(Dataset entries)
────────────────

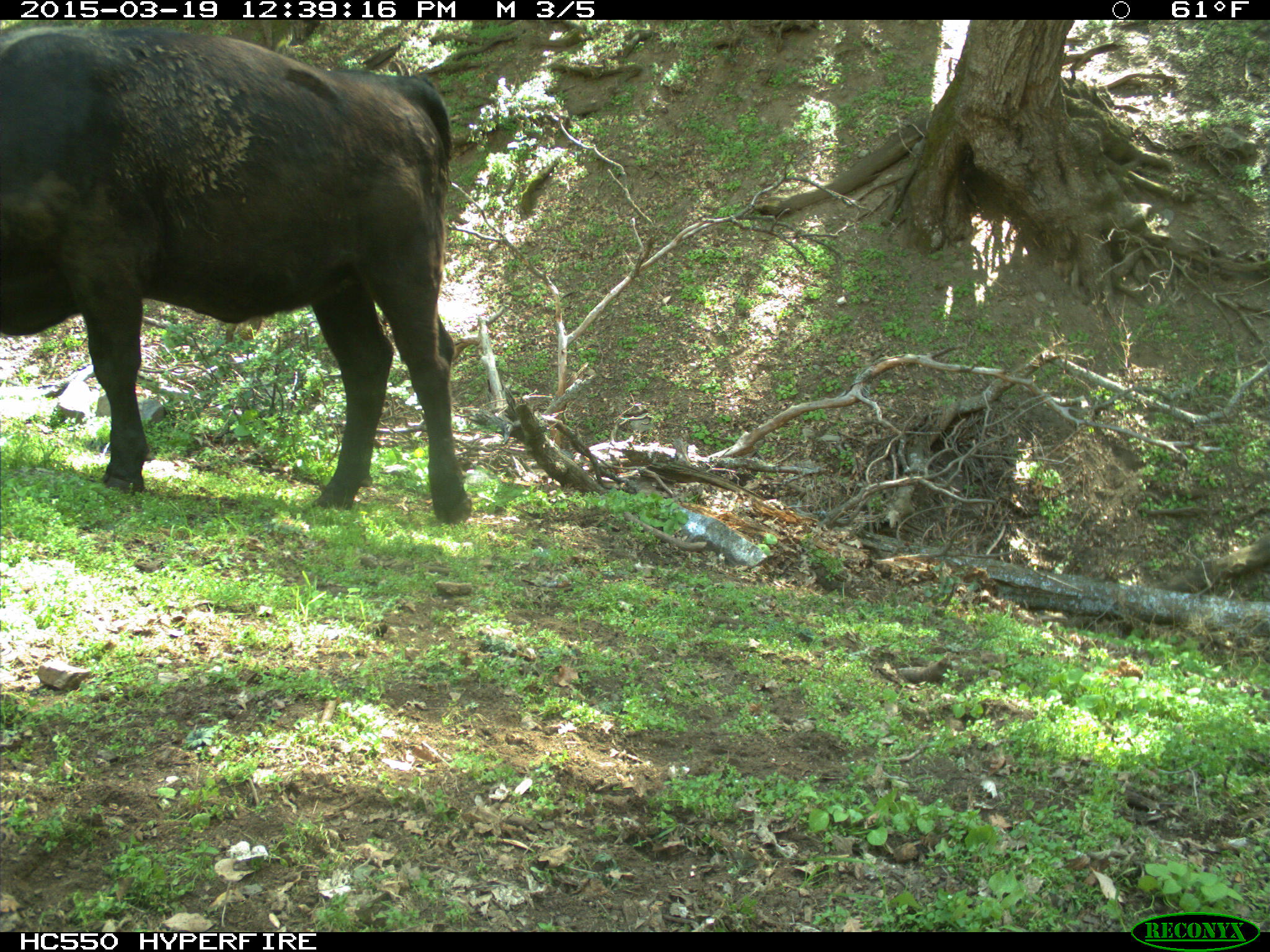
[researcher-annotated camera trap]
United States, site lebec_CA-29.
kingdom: Animalia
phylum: Chordata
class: Mammalia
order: Artiodactyla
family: Bovidae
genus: Bos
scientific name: Bos taurus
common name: domestic cow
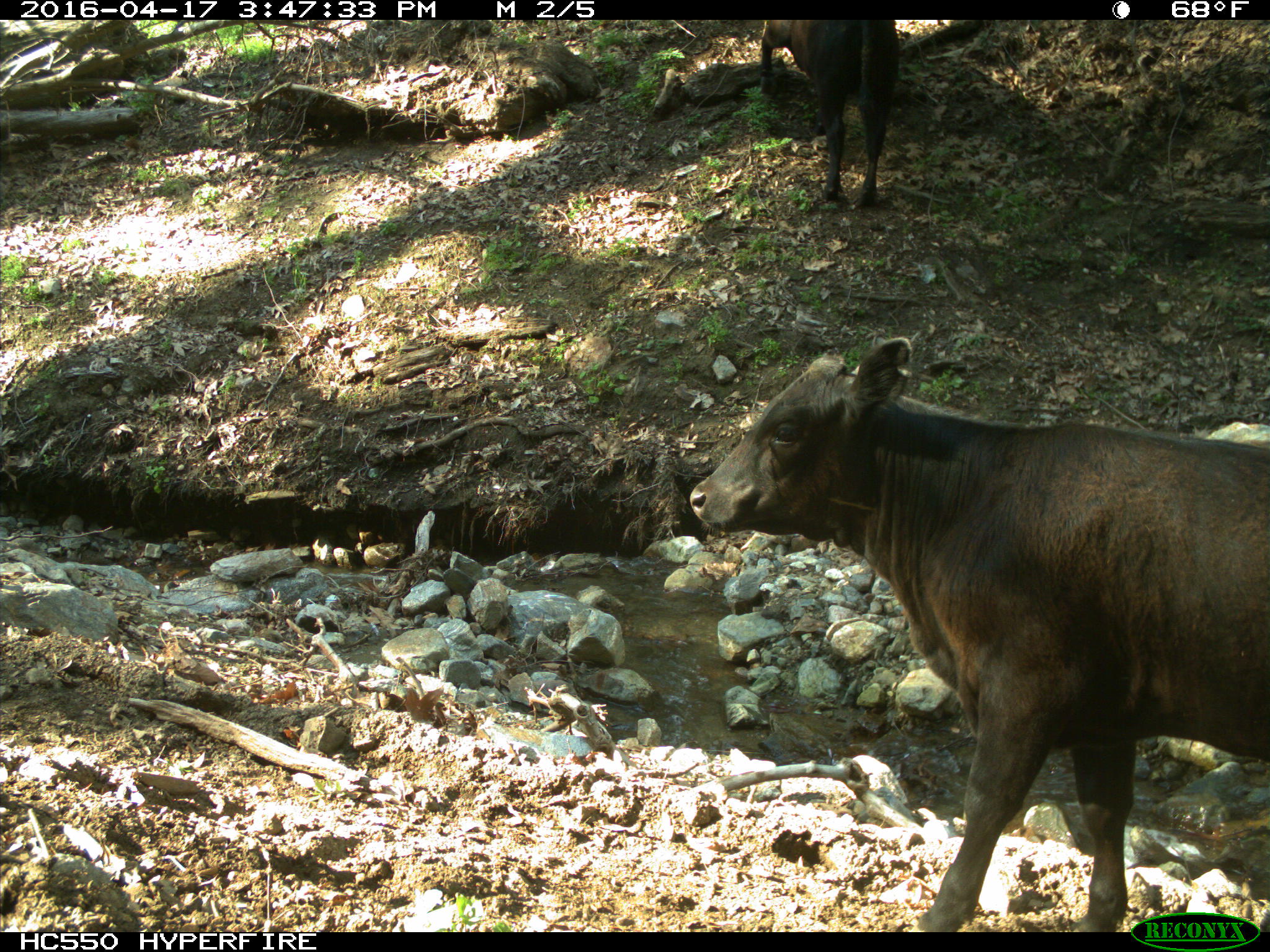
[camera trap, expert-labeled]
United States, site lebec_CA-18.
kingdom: Animalia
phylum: Chordata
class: Mammalia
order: Artiodactyla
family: Bovidae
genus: Bos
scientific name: Bos taurus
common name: domestic cow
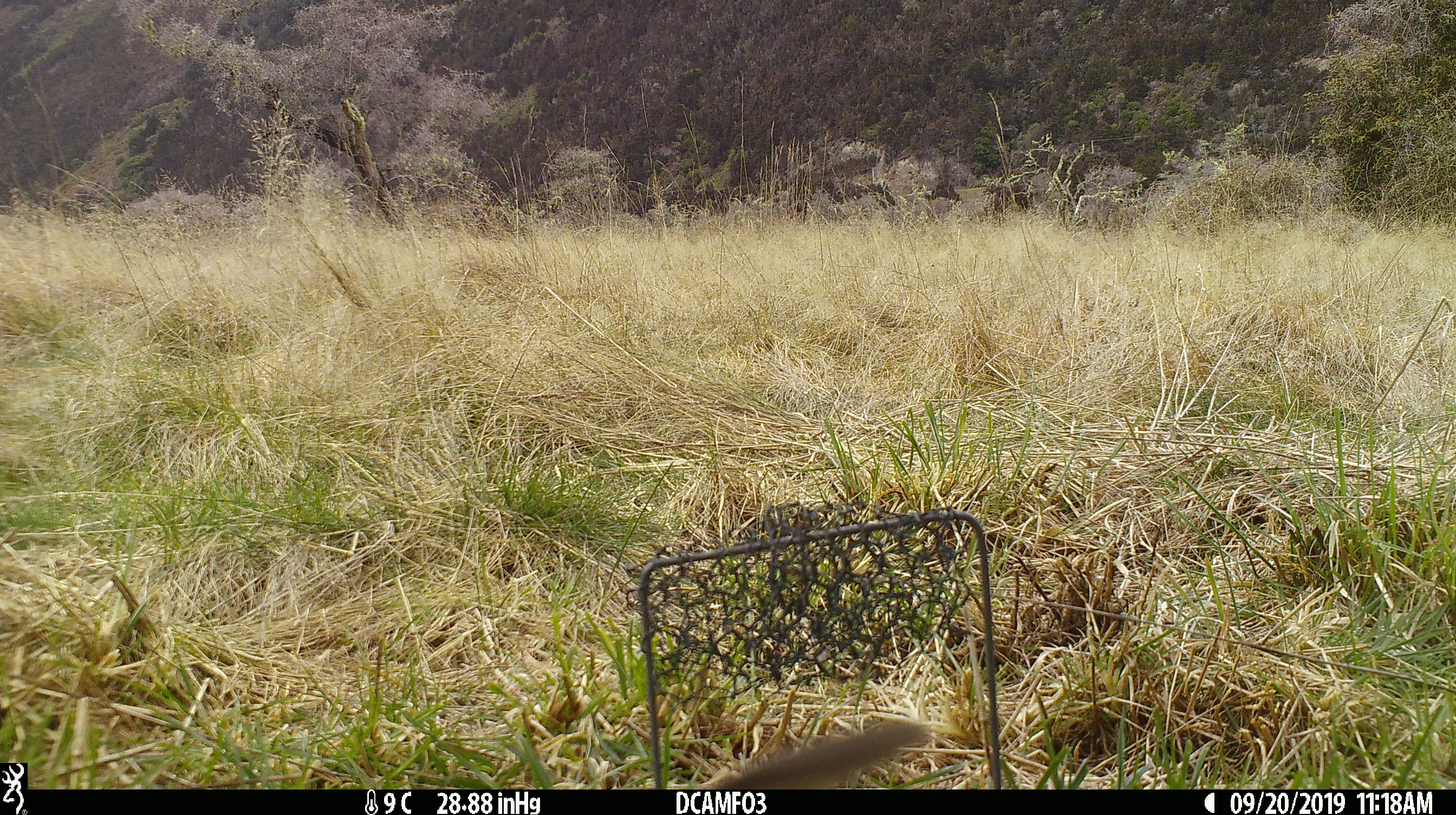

────────────────

What is needed:
Without the pictures, print the records in full, exactly as they appear.

Output of the exercise:
[researcher-annotated camera trap]
United States, site lebec_CA-29.
kingdom: Animalia
phylum: Chordata
class: Mammalia
order: Artiodactyla
family: Bovidae
genus: Bos
scientific name: Bos taurus
common name: domestic cow
[camera trap, expert-labeled]
United States, site lebec_CA-18.
kingdom: Animalia
phylum: Chordata
class: Mammalia
order: Artiodactyla
family: Bovidae
genus: Bos
scientific name: Bos taurus
common name: domestic cow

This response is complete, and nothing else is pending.